BEGIN

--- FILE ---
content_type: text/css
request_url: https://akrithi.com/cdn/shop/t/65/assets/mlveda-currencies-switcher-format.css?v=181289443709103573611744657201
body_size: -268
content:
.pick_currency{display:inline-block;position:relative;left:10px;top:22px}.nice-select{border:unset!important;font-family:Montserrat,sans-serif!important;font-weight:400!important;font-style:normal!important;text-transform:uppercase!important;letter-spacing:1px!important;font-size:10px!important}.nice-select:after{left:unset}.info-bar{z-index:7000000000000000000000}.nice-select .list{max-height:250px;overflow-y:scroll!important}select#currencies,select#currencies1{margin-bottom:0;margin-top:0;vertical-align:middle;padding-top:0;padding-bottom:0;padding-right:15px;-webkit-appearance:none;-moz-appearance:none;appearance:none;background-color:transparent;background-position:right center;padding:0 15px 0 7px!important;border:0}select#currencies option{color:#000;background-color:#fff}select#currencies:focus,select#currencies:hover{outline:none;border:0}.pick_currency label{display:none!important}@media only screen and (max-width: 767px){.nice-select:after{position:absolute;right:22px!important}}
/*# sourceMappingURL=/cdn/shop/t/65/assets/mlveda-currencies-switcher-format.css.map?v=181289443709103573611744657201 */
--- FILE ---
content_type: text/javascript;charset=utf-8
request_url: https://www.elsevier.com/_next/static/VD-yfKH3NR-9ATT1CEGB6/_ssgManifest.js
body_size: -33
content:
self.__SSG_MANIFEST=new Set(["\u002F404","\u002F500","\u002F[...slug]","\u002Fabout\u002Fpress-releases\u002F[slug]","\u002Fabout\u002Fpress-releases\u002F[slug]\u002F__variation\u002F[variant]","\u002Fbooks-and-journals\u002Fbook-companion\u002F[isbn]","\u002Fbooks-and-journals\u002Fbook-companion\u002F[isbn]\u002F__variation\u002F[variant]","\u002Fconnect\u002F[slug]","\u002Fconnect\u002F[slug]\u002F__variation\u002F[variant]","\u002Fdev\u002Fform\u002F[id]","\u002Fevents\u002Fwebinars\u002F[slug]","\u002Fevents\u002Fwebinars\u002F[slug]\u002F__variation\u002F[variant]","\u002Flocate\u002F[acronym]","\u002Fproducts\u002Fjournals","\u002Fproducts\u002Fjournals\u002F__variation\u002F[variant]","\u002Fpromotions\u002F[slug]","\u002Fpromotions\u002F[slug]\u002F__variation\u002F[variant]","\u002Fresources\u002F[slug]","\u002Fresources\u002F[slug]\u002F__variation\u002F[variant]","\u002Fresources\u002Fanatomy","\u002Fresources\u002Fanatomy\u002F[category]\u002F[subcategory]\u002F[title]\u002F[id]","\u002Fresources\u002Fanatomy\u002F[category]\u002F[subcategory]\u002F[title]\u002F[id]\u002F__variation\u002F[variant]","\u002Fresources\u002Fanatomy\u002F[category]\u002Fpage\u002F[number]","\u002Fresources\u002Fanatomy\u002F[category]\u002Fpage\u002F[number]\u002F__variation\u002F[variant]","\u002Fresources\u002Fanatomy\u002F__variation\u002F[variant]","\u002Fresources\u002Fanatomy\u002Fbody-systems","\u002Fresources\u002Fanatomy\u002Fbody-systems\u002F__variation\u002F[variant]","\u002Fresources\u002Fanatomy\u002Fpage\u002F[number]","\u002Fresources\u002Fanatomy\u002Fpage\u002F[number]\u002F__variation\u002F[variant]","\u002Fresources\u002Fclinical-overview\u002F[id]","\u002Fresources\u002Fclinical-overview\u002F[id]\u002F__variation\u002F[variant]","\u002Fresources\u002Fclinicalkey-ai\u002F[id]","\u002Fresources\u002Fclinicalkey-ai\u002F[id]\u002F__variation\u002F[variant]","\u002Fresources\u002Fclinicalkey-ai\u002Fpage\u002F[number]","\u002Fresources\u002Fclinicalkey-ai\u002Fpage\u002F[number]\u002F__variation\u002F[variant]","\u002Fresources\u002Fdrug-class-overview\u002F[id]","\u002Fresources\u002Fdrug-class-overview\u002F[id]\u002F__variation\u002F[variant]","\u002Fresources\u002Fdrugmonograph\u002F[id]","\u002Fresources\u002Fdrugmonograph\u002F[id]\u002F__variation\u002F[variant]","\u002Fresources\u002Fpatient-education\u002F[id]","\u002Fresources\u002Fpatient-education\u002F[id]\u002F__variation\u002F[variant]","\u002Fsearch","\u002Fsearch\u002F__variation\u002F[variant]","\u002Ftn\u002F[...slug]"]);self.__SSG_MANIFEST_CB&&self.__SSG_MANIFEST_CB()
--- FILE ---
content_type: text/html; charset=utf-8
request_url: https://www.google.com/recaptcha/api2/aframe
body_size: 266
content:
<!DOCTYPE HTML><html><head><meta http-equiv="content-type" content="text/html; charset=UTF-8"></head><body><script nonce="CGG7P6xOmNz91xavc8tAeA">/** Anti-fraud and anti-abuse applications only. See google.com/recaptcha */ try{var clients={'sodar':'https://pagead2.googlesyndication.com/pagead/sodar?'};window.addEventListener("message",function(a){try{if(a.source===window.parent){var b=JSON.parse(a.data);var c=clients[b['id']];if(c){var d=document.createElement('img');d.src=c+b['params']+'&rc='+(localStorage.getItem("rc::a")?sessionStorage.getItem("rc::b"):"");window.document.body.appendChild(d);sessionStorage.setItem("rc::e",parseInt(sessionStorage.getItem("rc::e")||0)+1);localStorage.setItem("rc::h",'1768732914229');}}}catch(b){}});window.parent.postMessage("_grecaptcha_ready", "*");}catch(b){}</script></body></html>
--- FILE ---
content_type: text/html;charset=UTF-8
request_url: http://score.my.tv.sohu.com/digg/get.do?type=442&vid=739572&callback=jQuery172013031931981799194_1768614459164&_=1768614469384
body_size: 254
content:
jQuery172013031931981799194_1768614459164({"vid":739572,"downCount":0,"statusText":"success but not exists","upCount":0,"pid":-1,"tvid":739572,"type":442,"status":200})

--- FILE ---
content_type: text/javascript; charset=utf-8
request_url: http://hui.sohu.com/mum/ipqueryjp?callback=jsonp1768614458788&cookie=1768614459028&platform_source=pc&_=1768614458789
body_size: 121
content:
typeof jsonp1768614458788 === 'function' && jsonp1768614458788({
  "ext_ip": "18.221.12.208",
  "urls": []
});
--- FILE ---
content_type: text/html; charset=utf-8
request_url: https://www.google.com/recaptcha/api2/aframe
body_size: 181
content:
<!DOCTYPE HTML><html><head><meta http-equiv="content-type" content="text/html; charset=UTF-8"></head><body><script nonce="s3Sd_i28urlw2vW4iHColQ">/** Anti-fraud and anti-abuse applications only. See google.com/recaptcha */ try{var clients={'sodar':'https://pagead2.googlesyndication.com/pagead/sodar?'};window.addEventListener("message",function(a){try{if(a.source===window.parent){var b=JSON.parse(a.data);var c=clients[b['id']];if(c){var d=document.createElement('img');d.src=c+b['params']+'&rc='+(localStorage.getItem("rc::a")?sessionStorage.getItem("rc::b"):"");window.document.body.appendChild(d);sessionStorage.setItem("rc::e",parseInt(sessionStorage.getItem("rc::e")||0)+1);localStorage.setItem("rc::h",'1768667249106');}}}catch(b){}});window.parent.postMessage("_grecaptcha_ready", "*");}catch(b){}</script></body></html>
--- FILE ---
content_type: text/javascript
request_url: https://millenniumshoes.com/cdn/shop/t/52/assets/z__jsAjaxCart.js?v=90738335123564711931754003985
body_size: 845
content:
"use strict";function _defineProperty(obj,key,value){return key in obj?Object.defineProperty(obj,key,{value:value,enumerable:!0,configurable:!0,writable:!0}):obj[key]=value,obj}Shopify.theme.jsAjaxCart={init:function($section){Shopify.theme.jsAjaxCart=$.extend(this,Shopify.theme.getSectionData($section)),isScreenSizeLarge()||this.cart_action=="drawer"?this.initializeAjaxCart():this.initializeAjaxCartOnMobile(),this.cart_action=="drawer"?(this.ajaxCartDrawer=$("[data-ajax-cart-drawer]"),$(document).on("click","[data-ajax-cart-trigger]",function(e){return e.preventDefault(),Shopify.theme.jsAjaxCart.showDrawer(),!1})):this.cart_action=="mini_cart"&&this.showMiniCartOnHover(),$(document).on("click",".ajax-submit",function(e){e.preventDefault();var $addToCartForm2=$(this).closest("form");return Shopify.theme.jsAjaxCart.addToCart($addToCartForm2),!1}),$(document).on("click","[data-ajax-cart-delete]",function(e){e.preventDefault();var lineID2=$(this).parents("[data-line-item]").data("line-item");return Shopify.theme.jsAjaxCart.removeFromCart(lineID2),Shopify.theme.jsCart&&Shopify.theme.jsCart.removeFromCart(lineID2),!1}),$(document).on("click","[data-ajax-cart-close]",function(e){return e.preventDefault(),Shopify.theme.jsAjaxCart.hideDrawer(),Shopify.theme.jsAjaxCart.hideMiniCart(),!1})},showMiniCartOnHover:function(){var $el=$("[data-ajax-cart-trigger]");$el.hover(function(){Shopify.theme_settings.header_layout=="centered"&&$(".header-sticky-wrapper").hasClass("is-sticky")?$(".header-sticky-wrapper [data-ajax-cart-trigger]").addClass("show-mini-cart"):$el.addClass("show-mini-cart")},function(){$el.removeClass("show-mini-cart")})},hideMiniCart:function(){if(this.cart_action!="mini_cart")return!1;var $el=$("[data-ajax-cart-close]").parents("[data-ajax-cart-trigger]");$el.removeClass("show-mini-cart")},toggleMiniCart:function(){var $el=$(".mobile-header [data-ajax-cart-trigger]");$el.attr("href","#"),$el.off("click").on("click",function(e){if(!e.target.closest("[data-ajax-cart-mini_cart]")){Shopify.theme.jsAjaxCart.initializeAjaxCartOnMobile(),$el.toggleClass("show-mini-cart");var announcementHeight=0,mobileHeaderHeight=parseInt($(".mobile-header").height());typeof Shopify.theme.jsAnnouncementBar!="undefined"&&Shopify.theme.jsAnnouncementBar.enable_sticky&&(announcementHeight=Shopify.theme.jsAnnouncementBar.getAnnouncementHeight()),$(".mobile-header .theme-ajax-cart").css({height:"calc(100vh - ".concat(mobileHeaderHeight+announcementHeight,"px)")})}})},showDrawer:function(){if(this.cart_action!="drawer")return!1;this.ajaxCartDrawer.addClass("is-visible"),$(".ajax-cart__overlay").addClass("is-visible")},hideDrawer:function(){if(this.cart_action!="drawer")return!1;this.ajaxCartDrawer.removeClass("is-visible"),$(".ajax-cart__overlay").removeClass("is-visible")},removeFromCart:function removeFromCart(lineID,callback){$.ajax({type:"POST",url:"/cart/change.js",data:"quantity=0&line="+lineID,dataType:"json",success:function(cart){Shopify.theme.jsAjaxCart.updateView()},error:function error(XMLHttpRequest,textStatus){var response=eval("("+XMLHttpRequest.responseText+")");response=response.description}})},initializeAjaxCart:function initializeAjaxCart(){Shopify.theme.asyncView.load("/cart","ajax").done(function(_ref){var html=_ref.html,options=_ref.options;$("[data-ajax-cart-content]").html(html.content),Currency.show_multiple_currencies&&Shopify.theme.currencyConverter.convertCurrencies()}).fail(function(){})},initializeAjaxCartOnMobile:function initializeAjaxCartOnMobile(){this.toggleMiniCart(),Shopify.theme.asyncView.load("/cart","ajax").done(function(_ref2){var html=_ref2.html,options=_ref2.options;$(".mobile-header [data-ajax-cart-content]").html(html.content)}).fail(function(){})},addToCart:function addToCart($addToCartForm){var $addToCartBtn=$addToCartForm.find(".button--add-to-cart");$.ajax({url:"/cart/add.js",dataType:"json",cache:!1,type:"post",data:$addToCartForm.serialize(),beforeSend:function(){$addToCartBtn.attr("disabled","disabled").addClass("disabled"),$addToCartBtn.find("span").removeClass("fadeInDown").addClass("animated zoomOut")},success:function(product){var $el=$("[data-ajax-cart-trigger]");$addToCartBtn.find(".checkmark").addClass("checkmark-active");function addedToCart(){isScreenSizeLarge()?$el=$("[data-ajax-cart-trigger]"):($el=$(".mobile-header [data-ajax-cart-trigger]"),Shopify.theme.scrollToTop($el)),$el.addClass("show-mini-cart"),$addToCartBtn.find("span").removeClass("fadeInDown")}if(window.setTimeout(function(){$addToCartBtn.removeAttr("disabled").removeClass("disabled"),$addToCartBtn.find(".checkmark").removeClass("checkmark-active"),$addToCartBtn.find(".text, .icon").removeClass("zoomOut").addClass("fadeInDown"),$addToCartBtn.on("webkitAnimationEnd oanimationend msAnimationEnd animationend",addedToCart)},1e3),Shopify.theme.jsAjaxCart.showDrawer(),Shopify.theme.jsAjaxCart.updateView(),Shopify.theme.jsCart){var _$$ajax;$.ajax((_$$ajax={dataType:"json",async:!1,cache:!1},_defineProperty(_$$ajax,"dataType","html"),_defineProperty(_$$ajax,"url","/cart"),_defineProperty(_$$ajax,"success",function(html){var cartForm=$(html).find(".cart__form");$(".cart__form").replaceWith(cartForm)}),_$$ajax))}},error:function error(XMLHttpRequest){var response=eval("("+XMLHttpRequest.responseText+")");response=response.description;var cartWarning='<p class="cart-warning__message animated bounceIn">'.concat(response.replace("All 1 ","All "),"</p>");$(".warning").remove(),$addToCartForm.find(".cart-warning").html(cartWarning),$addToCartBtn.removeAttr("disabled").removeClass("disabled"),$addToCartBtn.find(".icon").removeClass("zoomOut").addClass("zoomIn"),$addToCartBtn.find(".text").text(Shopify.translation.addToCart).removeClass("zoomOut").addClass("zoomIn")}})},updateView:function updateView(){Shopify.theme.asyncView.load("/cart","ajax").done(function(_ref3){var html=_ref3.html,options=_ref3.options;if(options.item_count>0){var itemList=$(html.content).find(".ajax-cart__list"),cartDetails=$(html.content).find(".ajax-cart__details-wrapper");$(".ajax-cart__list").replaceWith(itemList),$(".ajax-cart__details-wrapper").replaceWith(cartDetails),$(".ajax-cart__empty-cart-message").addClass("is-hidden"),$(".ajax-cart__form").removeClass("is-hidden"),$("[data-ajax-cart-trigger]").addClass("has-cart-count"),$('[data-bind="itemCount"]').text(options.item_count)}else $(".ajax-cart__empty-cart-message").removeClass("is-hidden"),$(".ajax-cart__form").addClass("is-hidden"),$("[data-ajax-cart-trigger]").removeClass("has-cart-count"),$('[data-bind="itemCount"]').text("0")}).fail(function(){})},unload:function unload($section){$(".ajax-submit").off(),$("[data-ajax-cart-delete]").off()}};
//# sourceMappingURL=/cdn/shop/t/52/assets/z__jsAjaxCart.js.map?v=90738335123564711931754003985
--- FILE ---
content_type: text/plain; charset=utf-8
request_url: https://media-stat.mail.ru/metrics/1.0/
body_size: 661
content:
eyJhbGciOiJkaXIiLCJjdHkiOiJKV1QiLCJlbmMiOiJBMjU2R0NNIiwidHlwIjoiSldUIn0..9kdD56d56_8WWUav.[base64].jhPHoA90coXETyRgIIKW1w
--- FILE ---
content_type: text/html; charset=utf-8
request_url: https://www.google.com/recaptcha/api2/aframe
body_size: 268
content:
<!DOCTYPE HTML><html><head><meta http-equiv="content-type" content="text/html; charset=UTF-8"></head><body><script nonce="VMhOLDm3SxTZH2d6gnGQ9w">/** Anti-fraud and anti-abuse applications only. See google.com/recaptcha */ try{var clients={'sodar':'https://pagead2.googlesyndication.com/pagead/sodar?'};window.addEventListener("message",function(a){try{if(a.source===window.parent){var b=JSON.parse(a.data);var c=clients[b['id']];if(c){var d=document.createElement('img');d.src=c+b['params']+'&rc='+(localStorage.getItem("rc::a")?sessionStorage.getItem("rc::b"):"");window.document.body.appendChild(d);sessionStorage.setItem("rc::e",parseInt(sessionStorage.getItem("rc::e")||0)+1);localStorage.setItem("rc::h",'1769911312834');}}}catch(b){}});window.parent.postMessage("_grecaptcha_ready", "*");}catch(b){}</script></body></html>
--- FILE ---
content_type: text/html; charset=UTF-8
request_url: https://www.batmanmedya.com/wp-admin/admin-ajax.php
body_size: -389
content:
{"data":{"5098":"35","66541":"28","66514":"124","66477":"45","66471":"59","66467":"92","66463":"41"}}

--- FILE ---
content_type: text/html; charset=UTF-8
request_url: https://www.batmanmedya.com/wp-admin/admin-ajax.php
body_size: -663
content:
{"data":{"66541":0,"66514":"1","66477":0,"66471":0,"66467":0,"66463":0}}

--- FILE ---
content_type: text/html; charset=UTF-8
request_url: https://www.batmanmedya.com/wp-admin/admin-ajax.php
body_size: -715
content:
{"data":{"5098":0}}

END

§ **REQUIREMENT**
Your answer must be a single number: the count of lines in the records that include "switcher".

§ **SOLUTION TO THE PROBLEM**
2